**Task statement:** Rewrite the material below with "ceiling light fixture" changed to "overhead lamp" and everything else left as it is.

============

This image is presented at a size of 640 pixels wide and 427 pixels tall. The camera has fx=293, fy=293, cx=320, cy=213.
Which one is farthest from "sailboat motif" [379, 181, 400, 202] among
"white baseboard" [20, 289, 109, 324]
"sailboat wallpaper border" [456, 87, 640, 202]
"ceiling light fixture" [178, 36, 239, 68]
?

============

**Result for this task:**
This image is presented at a size of 640 pixels wide and 427 pixels tall. The camera has fx=293, fy=293, cx=320, cy=213.
Which one is farthest from "sailboat motif" [379, 181, 400, 202] among
"white baseboard" [20, 289, 109, 324]
"sailboat wallpaper border" [456, 87, 640, 202]
"overhead lamp" [178, 36, 239, 68]
?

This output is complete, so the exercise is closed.